▶ [Task requirements]:
The answer must be the full listing, word for word, with no pictures in it.

┌────────

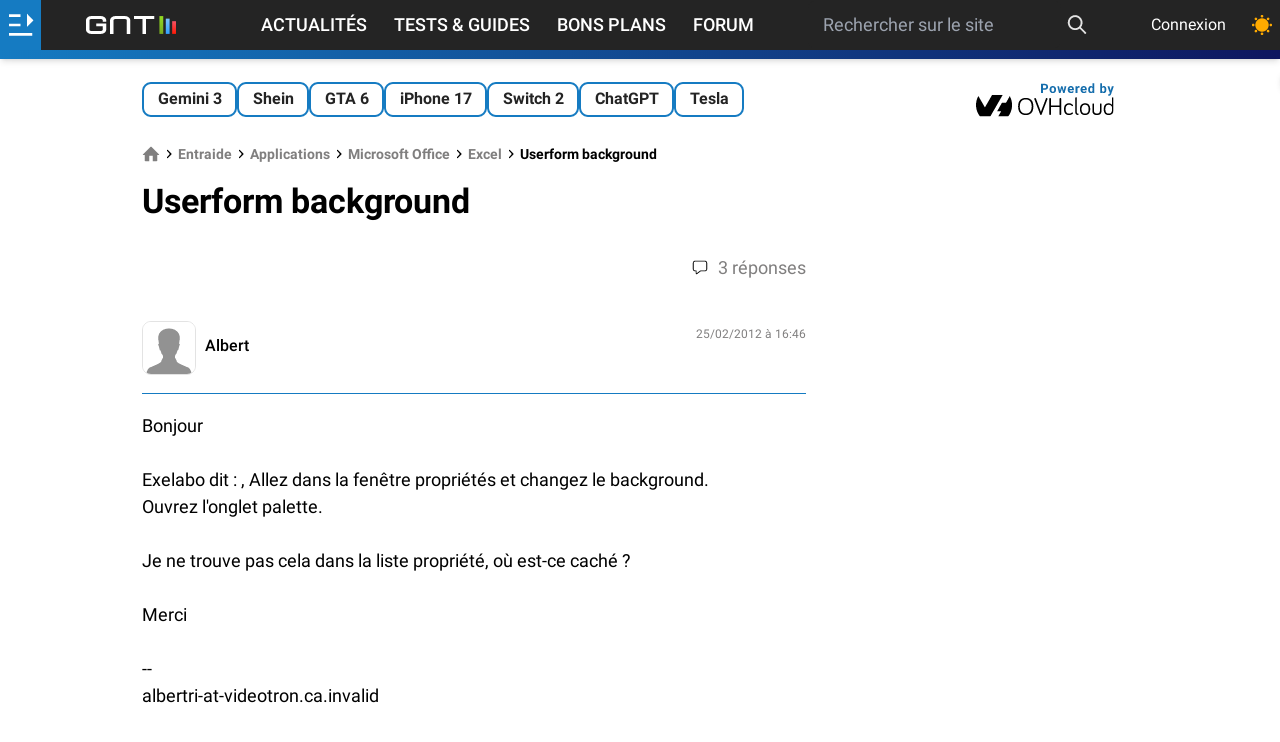

--- FILE ---
content_type: text/html; charset=utf-8
request_url: https://www.google.com/recaptcha/api2/aframe
body_size: 268
content:
<!DOCTYPE HTML><html><head><meta http-equiv="content-type" content="text/html; charset=UTF-8"></head><body><script nonce="m8M0mYTg5IRvq8gaDF79lQ">/** Anti-fraud and anti-abuse applications only. See google.com/recaptcha */ try{var clients={'sodar':'https://pagead2.googlesyndication.com/pagead/sodar?'};window.addEventListener("message",function(a){try{if(a.source===window.parent){var b=JSON.parse(a.data);var c=clients[b['id']];if(c){var d=document.createElement('img');d.src=c+b['params']+'&rc='+(localStorage.getItem("rc::a")?sessionStorage.getItem("rc::b"):"");window.document.body.appendChild(d);sessionStorage.setItem("rc::e",parseInt(sessionStorage.getItem("rc::e")||0)+1);localStorage.setItem("rc::h",'1769237284060');}}}catch(b){}});window.parent.postMessage("_grecaptcha_ready", "*");}catch(b){}</script></body></html>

└────────

▶ [Task result]:
--- FILE ---
content_type: text/html; charset=utf-8
request_url: https://www.google.com/recaptcha/api2/aframe
body_size: 268
content:
<!DOCTYPE HTML><html><head><meta http-equiv="content-type" content="text/html; charset=UTF-8"></head><body><script nonce="m8M0mYTg5IRvq8gaDF79lQ">/** Anti-fraud and anti-abuse applications only. See google.com/recaptcha */ try{var clients={'sodar':'https://pagead2.googlesyndication.com/pagead/sodar?'};window.addEventListener("message",function(a){try{if(a.source===window.parent){var b=JSON.parse(a.data);var c=clients[b['id']];if(c){var d=document.createElement('img');d.src=c+b['params']+'&rc='+(localStorage.getItem("rc::a")?sessionStorage.getItem("rc::b"):"");window.document.body.appendChild(d);sessionStorage.setItem("rc::e",parseInt(sessionStorage.getItem("rc::e")||0)+1);localStorage.setItem("rc::h",'1769237284060');}}}catch(b){}});window.parent.postMessage("_grecaptcha_ready", "*");}catch(b){}</script></body></html>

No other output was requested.